= Problem =
Please copy out all of the data below, reproducing every line word for word.

= Stored rows =
======

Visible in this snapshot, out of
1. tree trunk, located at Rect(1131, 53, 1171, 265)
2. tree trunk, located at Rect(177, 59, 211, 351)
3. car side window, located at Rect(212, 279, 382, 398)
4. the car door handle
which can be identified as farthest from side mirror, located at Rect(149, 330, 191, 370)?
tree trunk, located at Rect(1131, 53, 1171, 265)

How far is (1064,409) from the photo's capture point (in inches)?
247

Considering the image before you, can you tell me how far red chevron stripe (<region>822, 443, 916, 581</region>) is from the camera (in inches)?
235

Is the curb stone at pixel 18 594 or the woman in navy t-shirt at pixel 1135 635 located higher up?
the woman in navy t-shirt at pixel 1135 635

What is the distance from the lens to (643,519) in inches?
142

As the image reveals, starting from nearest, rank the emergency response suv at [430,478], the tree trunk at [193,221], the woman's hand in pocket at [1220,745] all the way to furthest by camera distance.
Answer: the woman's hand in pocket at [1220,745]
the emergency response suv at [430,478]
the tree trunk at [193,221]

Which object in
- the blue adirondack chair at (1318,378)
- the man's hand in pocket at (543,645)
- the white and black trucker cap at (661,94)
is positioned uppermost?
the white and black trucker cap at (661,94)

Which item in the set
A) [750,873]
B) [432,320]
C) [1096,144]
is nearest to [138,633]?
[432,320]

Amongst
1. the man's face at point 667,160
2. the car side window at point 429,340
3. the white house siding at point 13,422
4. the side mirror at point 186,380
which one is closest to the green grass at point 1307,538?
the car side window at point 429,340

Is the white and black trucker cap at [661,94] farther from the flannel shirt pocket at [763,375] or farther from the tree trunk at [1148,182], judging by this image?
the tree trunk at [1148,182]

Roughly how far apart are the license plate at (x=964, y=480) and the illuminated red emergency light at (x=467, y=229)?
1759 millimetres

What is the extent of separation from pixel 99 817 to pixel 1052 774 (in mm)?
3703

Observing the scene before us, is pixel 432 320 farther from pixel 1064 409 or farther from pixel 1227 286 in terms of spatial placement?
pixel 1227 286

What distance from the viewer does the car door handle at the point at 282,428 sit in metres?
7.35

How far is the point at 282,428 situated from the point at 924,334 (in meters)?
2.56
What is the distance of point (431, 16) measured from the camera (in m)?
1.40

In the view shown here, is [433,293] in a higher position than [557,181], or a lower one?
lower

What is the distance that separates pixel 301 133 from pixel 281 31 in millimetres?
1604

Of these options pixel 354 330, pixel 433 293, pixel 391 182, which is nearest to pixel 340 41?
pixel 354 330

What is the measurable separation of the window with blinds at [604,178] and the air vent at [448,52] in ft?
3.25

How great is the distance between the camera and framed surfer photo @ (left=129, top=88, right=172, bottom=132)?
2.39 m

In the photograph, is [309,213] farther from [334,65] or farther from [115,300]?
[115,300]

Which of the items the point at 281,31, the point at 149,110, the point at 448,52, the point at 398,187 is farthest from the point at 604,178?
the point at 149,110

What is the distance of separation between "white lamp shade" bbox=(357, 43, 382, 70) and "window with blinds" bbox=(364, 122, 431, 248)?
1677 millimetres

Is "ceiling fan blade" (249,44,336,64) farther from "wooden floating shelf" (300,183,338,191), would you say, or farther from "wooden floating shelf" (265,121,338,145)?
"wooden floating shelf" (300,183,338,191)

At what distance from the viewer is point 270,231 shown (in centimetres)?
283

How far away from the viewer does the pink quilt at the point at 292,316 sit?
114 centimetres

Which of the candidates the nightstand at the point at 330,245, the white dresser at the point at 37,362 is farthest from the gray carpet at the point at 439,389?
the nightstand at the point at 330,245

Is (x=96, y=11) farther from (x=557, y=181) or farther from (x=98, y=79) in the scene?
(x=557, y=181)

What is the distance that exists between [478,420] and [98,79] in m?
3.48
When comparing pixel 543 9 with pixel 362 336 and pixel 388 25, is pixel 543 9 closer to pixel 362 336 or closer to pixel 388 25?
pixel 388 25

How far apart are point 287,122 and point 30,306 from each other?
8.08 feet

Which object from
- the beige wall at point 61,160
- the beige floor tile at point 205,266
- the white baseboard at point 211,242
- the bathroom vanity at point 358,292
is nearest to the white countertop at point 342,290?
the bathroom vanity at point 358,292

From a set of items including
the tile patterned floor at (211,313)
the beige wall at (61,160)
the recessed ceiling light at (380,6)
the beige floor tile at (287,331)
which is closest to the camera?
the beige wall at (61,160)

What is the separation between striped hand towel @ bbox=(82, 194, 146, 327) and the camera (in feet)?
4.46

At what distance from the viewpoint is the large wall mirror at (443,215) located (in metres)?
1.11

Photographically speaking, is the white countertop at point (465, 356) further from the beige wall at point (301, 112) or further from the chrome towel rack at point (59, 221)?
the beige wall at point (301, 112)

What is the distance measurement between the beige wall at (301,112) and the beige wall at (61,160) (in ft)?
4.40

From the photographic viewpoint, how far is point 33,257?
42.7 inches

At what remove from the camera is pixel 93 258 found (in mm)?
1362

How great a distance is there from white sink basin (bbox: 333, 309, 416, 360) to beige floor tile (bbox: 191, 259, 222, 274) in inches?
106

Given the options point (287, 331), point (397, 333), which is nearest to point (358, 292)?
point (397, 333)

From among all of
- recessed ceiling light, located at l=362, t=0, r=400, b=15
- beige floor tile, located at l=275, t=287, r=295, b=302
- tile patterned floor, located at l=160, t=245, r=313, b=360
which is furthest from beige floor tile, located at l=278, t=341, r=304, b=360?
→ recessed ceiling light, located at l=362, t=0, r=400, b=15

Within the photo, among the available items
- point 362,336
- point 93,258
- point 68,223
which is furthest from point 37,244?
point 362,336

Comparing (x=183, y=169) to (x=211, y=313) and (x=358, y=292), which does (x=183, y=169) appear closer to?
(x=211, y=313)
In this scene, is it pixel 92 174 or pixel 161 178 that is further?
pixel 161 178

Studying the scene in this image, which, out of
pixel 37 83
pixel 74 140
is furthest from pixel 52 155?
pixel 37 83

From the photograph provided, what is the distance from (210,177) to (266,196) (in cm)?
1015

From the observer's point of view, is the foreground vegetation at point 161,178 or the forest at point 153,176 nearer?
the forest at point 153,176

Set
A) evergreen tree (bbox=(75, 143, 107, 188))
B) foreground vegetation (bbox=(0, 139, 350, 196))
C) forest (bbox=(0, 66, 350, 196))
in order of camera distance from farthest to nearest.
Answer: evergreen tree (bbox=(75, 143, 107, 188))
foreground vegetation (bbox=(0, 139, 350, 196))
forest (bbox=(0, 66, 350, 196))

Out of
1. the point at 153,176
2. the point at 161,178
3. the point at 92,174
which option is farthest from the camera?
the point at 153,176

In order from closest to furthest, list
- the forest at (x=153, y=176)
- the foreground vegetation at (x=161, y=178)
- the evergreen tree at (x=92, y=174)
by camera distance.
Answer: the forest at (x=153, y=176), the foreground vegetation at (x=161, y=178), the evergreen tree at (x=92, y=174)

======

= Expected answer =
Visible in this snapshot, out of
1. tree trunk, located at Rect(1131, 53, 1171, 265)
2. tree trunk, located at Rect(177, 59, 211, 351)
3. car side window, located at Rect(212, 279, 382, 398)
4. the car door handle
which can be identified as farthest from side mirror, located at Rect(149, 330, 191, 370)?
tree trunk, located at Rect(1131, 53, 1171, 265)

How far is (1064,409) from the photo's capture point (in inches)?
247

Considering the image before you, can you tell me how far red chevron stripe (<region>822, 443, 916, 581</region>) is from the camera (in inches)?
235

Is the curb stone at pixel 18 594 or the woman in navy t-shirt at pixel 1135 635 located higher up?
the woman in navy t-shirt at pixel 1135 635

What is the distance from the lens to (643,519) in inches?
142

As the image reveals, starting from nearest, rank the emergency response suv at [430,478], the tree trunk at [193,221], the woman's hand in pocket at [1220,745] all the way to furthest by camera distance.
Answer: the woman's hand in pocket at [1220,745]
the emergency response suv at [430,478]
the tree trunk at [193,221]

Which object in
- the blue adirondack chair at (1318,378)
- the man's hand in pocket at (543,645)
- the white and black trucker cap at (661,94)
is positioned uppermost?
the white and black trucker cap at (661,94)

Which item in the set
A) [750,873]
B) [432,320]
C) [1096,144]
is nearest to [138,633]?
[432,320]

Amongst
1. the man's face at point 667,160
2. the car side window at point 429,340
3. the white house siding at point 13,422
4. the side mirror at point 186,380
which one is closest to the green grass at point 1307,538?
the car side window at point 429,340

Is the white and black trucker cap at [661,94] farther from the flannel shirt pocket at [763,375] or farther from the tree trunk at [1148,182], judging by this image?
the tree trunk at [1148,182]

Roughly how far apart are the license plate at (x=964, y=480) and the illuminated red emergency light at (x=467, y=229)?
1759 millimetres

What is the extent of separation from pixel 99 817 to pixel 1052 774 (in mm)?
3703

Observing the scene before us, is pixel 432 320 farther from pixel 1064 409 or farther from pixel 1227 286 in terms of spatial placement?
pixel 1227 286

What distance from the viewer does the car door handle at the point at 282,428 sit in metres?
7.35

How far is the point at 282,428 situated from the point at 924,334 (in meters)?
2.56
What is the distance of point (431, 16) measured from the camera (in m)?
1.40

In the view shown here, is [433,293] in a higher position than [557,181], or a lower one?
lower

What is the distance that separates pixel 301 133 from pixel 281 31 in millimetres?
1604

Of these options pixel 354 330, pixel 433 293, pixel 391 182, which is nearest to pixel 340 41?
pixel 354 330

What is the measurable separation of the window with blinds at [604,178] and the air vent at [448,52] in ft?
3.25

How great is the distance between the camera and framed surfer photo @ (left=129, top=88, right=172, bottom=132)?
2.39 m

In the photograph, is [309,213] farther from [334,65] or farther from [115,300]?
[115,300]

Which of the items the point at 281,31, the point at 149,110, the point at 448,52, the point at 398,187 is farthest from the point at 604,178?
the point at 149,110

What is the distance of separation between "white lamp shade" bbox=(357, 43, 382, 70) and "window with blinds" bbox=(364, 122, 431, 248)?
1677 millimetres

Is "ceiling fan blade" (249,44,336,64) farther from "wooden floating shelf" (300,183,338,191), would you say, or farther from "wooden floating shelf" (265,121,338,145)?
"wooden floating shelf" (300,183,338,191)

At what distance from the viewer is point 270,231 shown (in centimetres)?
283

How far away from the viewer does the pink quilt at the point at 292,316 sit?
114 centimetres

Which of the candidates the nightstand at the point at 330,245, the white dresser at the point at 37,362 is farthest from the gray carpet at the point at 439,389?
the nightstand at the point at 330,245

Is (x=96, y=11) farther from (x=557, y=181) or farther from (x=98, y=79) in the scene?
(x=557, y=181)

What is the distance that exists between [478,420] and [98,79] in m?
3.48
When comparing pixel 543 9 with pixel 362 336 and pixel 388 25, is pixel 543 9 closer to pixel 362 336 or closer to pixel 388 25?
pixel 388 25

How far apart are point 287,122 and point 30,306 from each other?
8.08 feet

Which object from
- the beige wall at point 61,160
- the beige floor tile at point 205,266
- the white baseboard at point 211,242
- the bathroom vanity at point 358,292
is nearest to the white countertop at point 342,290?
the bathroom vanity at point 358,292

From a set of items including
the tile patterned floor at (211,313)
the beige wall at (61,160)
the recessed ceiling light at (380,6)
the beige floor tile at (287,331)
which is closest to the camera?
the beige wall at (61,160)

What is the separation between striped hand towel @ bbox=(82, 194, 146, 327) and the camera (in feet)?
4.46

At what distance from the viewpoint is the large wall mirror at (443,215) located (in metres)?
1.11

Photographically speaking, is the white countertop at point (465, 356) further from the beige wall at point (301, 112) or further from the chrome towel rack at point (59, 221)?
the beige wall at point (301, 112)

What is the distance measurement between the beige wall at (301,112) and the beige wall at (61,160) (in ft)?
4.40

From the photographic viewpoint, how far is point 33,257?
42.7 inches

At what remove from the camera is pixel 93 258 found (in mm)?
1362

How great a distance is there from white sink basin (bbox: 333, 309, 416, 360) to beige floor tile (bbox: 191, 259, 222, 274) in inches?
106

Given the options point (287, 331), point (397, 333), which is nearest to point (358, 292)?
point (397, 333)

From among all of
- recessed ceiling light, located at l=362, t=0, r=400, b=15
- beige floor tile, located at l=275, t=287, r=295, b=302
- tile patterned floor, located at l=160, t=245, r=313, b=360
which is furthest from beige floor tile, located at l=278, t=341, r=304, b=360?
→ recessed ceiling light, located at l=362, t=0, r=400, b=15

Within the photo, among the available items
- point 362,336
- point 93,258
- point 68,223
which is furthest from point 37,244?
point 362,336

Comparing (x=183, y=169) to (x=211, y=313) and (x=358, y=292), which does (x=183, y=169) appear closer to?
(x=211, y=313)
In this scene, is it pixel 92 174 or pixel 161 178 that is further?
pixel 161 178

Studying the scene in this image, which, out of
pixel 37 83
pixel 74 140
is furthest from pixel 52 155?
pixel 37 83

From the photograph provided, what is the distance from (210,177) to (266,196) (in cm)?
1015

From the observer's point of view, is the foreground vegetation at point 161,178 or the forest at point 153,176 nearer?
the forest at point 153,176

Set
A) evergreen tree (bbox=(75, 143, 107, 188))
B) foreground vegetation (bbox=(0, 139, 350, 196))
C) forest (bbox=(0, 66, 350, 196))
in order of camera distance from farthest to nearest.
Answer: evergreen tree (bbox=(75, 143, 107, 188))
foreground vegetation (bbox=(0, 139, 350, 196))
forest (bbox=(0, 66, 350, 196))

Out of
1. the point at 153,176
2. the point at 161,178
3. the point at 92,174
which option is farthest from the camera?
the point at 153,176

In order from closest to furthest, list
- the forest at (x=153, y=176)
- the foreground vegetation at (x=161, y=178)
- the evergreen tree at (x=92, y=174)
by camera distance.
Answer: the forest at (x=153, y=176), the foreground vegetation at (x=161, y=178), the evergreen tree at (x=92, y=174)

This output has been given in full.